1
votes

I'm writing a scanner/parser combination using Flex and Bison, if possible I would like to avoid using C++ specific features of both programs but nevertheless I need to access a C++ library from the source file generated by Bison. At the moment I'm compiling the source file generated by Flex as a C program.

One thing I thought I might be able to do is to declare STL type members inside Bison's %union statement, e.g.:

%union {
  std::string str;
};

I quickly realized that this cannot work because this produces a union that is included by the Flex source file.

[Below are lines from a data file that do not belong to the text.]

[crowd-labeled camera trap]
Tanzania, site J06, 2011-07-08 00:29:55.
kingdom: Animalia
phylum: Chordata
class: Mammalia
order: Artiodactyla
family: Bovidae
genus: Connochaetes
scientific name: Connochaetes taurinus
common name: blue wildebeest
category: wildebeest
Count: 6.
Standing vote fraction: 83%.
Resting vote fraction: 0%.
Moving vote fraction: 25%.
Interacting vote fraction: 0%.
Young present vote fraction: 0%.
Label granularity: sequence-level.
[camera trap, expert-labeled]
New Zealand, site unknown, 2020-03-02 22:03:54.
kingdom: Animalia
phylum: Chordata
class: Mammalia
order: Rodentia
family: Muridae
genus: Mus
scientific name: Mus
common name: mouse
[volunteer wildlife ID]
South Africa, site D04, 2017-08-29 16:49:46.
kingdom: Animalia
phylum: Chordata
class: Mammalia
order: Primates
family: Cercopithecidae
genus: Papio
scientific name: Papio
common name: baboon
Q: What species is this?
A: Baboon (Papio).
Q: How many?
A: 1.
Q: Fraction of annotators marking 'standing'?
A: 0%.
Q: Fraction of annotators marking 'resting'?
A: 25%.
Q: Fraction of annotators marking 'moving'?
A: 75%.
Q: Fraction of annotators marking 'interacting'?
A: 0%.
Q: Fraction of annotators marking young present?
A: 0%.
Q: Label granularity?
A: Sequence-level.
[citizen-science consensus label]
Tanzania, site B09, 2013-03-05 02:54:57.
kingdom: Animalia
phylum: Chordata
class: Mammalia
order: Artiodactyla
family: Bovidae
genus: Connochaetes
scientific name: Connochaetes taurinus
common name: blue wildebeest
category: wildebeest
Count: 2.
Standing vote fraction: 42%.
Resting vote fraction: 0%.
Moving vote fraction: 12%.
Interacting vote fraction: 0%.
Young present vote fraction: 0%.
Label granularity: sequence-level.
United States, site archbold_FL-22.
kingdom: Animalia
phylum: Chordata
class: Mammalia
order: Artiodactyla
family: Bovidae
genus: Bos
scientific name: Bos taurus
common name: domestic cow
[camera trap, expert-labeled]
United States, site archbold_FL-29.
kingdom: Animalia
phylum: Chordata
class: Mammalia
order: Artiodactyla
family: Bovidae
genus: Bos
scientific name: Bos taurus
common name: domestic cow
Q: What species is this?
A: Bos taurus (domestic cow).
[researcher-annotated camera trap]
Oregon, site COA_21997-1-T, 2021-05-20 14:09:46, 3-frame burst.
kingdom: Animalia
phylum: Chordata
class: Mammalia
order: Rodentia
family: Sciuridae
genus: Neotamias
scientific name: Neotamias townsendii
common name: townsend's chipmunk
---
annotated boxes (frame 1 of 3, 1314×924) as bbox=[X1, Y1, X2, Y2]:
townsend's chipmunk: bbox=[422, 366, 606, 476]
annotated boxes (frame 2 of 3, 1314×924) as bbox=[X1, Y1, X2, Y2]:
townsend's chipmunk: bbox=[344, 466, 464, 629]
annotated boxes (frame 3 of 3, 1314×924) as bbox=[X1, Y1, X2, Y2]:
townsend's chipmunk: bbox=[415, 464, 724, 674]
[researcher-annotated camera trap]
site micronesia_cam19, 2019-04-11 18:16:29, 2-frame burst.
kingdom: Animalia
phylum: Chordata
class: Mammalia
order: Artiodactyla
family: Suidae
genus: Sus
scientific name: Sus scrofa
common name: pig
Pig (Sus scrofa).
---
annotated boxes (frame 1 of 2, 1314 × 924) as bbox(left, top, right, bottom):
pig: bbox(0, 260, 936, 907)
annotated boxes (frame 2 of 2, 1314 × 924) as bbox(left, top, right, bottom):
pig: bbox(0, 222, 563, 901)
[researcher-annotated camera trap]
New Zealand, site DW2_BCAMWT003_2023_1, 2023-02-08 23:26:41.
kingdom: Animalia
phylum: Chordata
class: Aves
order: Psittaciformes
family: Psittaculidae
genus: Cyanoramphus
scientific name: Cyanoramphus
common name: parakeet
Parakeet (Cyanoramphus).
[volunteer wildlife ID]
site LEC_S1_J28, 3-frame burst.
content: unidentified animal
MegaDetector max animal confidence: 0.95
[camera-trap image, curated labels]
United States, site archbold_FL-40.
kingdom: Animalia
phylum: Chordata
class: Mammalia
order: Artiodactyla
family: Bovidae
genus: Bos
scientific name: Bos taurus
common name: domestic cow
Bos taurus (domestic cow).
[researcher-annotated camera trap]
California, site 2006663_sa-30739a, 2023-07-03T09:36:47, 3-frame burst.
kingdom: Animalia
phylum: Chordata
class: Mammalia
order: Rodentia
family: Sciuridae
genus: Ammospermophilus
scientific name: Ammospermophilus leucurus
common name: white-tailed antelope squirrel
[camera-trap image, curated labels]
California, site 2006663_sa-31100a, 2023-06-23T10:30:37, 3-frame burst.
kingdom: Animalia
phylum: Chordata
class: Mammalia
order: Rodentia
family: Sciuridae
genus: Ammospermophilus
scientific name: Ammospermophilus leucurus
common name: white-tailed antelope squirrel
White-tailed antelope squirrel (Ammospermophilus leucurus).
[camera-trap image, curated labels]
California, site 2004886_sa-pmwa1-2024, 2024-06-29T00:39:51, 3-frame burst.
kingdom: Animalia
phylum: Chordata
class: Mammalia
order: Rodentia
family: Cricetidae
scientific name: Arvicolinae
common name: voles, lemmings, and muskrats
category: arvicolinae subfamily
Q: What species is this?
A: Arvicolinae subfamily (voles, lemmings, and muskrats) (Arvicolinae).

I then thought I might just compile that with a C++ compiler as well but the statement above is already rejected when running bison:

error: expected specifier-qualifier-list before ‘std’

I don't really want to go through the trouble of copying and concatenating strings with C stdlib functions throughout my parser. What can I do in order to make the scanner return STL types to the parser?

EDIT: the linked duplicate does not really answer my question, the answers to that one only show how to compile both files using a C++ compiler which is not my issue.

1
I think I have given up at this point, Bison's C++ Interface is a nightmare and all "minimal" examples found online are anything but. I'll just stick to using C types.Peter

1 Answers

2
votes

You can certainly compile both your generated scanner and parser with C++, even if you use the default C skeletons (and I agree that the C++ skeletons are badly documented and excessively complicated). So there is nothing stopping you from using std::string inside your parser.

However, that won't let you put a std::string inside a union, because you can't just toss a class with a non-trivial destructor into a union. It's possible to work around this limitation by explicitly declaring the semantic type and providing explicit constructors and destructors, but it's going to be a fair amount of work and it may well not be worth it.

That still leaves you with a couple of options. One is to use a pointer to a std::string, which means that your scanner action has to do something like:

[[:alpha:]][[:alnum:]_]*    yylval.strval = new std::string(yytext);

Another one is to just use C strings, leading to:

[[:alpha:]][[:alnum:]_]*    yylval.strval = strdup(yytext);

In both cases, you'll end up having to manually manage the allocated memory; C++'s smart pointers won't help you because they also have non-trivial destructors, so they can't be easily shoe-horned into semantic unions either.

Since it appears that you're going to eventually make the token into a std::string, you might as well do it from the start using the first option above. Since most tokens are short and most C++ libraries now implement a short string optimization, new std::string(yytext) will frequently require only one memory allocation (and if it requires two, the library will transparently handle the second one).